Key rules enforced: - Agents communicate exclusively through files. No in-memory state passing. - data/paper_spec.json is read-only after stage 1. - code_run/ is written by nbconvert only. - paper/review_history/ is append-only.

`notebook_runner.md`

Read by: /run, /recast, /recast-cf, /stage.

Executes a single notebook:

jupyter nbconvert --to notebook --execute --inplace \
  --ExecutePreprocessor.timeout=1800 \
  --output-dir <project>/code_run/ \
  <project>/code_build/0N_*.ipynb

Notebooks must be executed with cwd = <project>/code_build/ because they import from paths import * to resolve all file paths. On failure, reports the failing cell number and error traceback.

Gate

`advisor_gate.md`

Read by: /recast, /recast-cf (after stage 6).

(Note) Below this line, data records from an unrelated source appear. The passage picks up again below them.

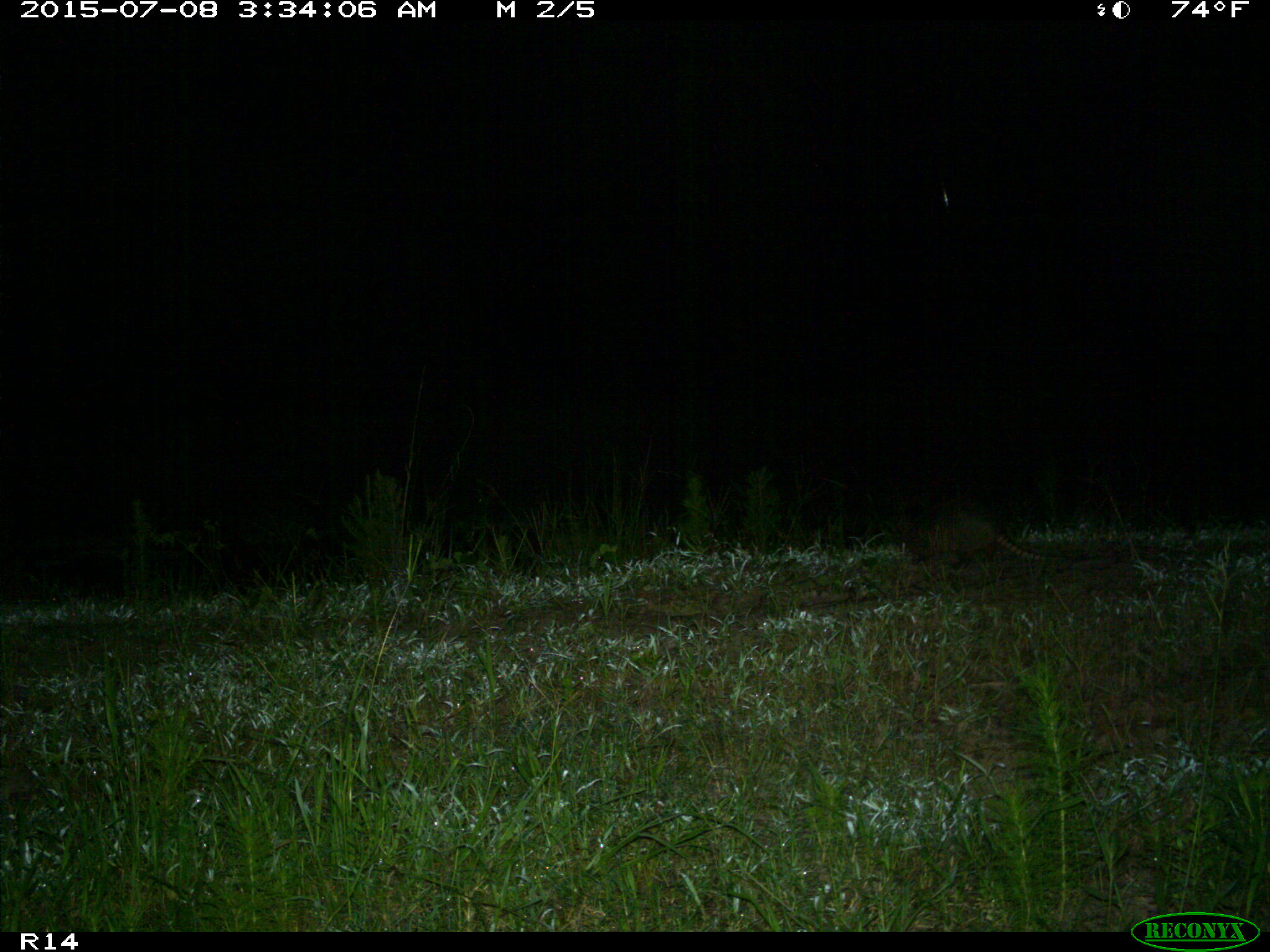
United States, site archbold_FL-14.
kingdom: Animalia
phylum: Chordata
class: Mammalia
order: Cingulata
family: Dasypodidae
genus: Dasypus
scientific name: Dasypus novemcinctus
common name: nine-banded armadillo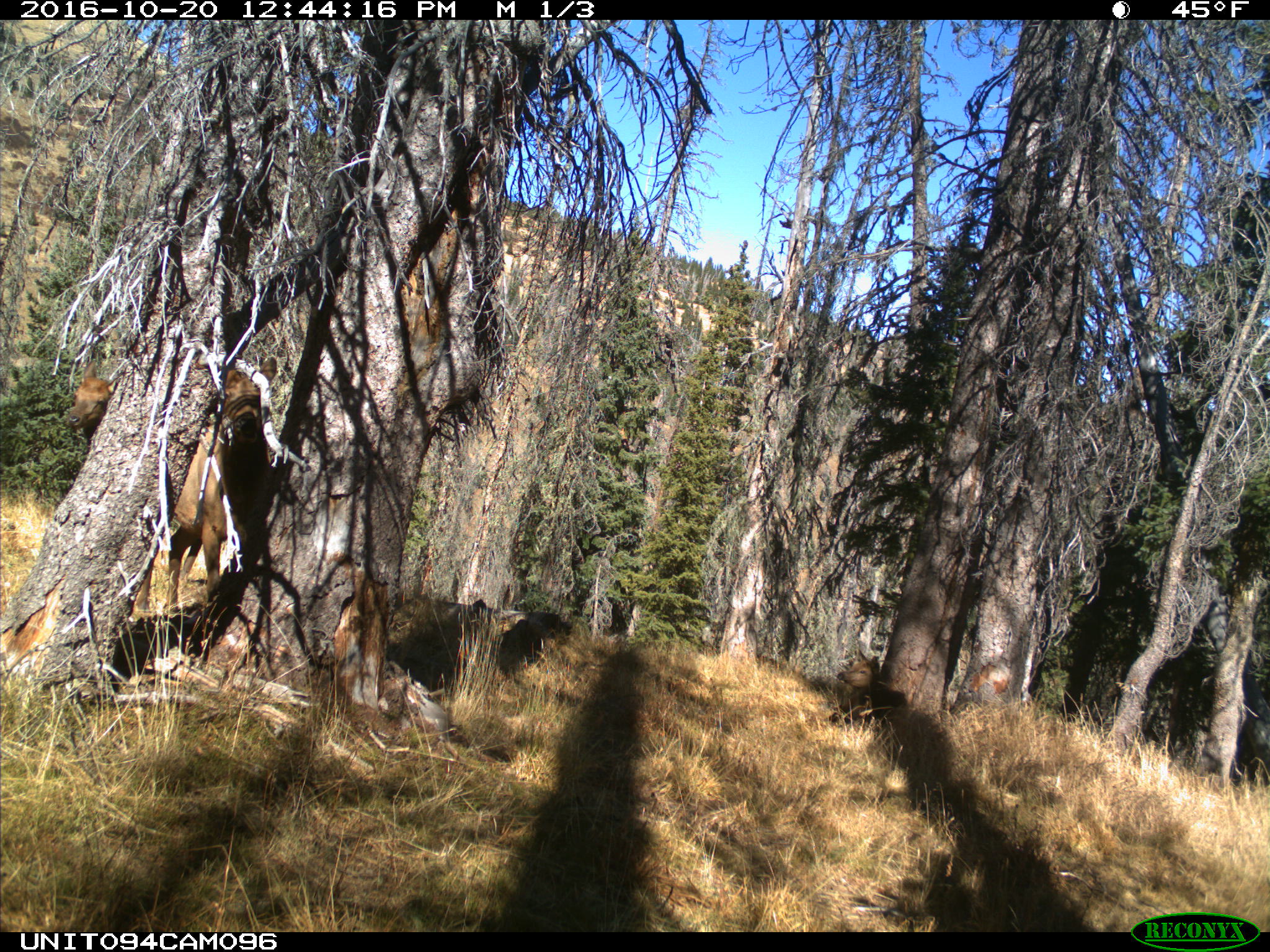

Spawns three independent checks in sequence. Each check reads specific files and returns PASS or FAIL with a reason.

Check	Files read	Validates
Code Auditor	All `code_run/` notebooks	No execution errors; all expected outputs exist
Identification Checker	`paper_spec.json`, `replication_check.json`	Internally consistent identification strategy
Data Validator	`diagnostics_flags.json`	No critical data quality flags

All three checks must return PASS. The orchestrator stops the pipeline on the first FAIL.

Review skills

`review_loop.md`

Read by: /review.

Defines the loop logic: state detection (count existing round_*/ dirs), per-round execution (3 referees → synthesis → revision), exit conditions, and progress reporting format.

`revision_agent.md`

The only agent that writes to paper/paper.tex and code_build/ notebooks.

Reads the synthesis report and implements changes:

Issue severity	Action
Blocking	Edits `code_build/0N_*.ipynb` (appends `## Revision Round N` section) + signals `RERUN_NEEDED: yes`
Major	Direct edit to `paper/paper.tex`
Minor	Direct edit to `paper/paper.tex`

After implementing all changes, writes paper/review_history/round_N/changelog_N.md documenting every change made and every issue deferred, with reasons.

Key rule: never overwrites prior cells in notebooks — always appends. Never overwrites prior files in review_history/.

`synthesis_referee.md`

Read by: review loop, after all three referee reports are written.

The first agent in the chain that sees all three referee reports. Deduplicates overlapping concerns, classifies each unique issue as blocking / major / minor, and checks prior changelog_*.md files to avoid re-raising resolved issues.

`final_referee.md`

Read by: /final.

Reads all rounds’ ref*.md, synthesis.md, and changelog_*.md files, plus the final paper/paper.tex. Writes paper/review_history/final_report.md as a human-readable summary.

Referees

Each referee is isolated: it receives only its own skill file as a system prompt and reads only the files listed below. No referee has access to any other referee’s output. The synthesis referee is the first agent that sees all three reports.

`referee_1_identification.md`

Mandate: Causal identification strategy only.

Reads: paper_spec.json, data/results/replication_results.json, paper/paper.tex

Evaluates: instrument validity, exclusion restriction, first-stage strength, LATE vs. ATE interpretation, external validity.

`referee_2_dml_methods.md`

Mandate: DoubleML / Causal Forest implementation and methodological choices.

Reads: paper_spec.json, data/results/dml_results.json and/or causal_forest_results.json, hte_results.json, code_build/04_*.ipynb, paper/paper.tex

Evaluates: cross-fitting procedure, learner selection, nuisance R², GATE/CATE validity. For Causal Forest: honesty, tree count, SE plausibility (check 21 — blocking if ATE CI is 10x+ narrower than individual CATE CIs), feature importance interpretation.

`referee_3_robustness.md`

Mandate: Replication fidelity and robustness.

Reads: paper_spec.json, data/results/replication_check.json, data/results/diagnostics_flags.json, paper/paper.tex

Evaluates: numerical match to published tables, sample coverage, sensitivity to specification, data quality flags from stage 5.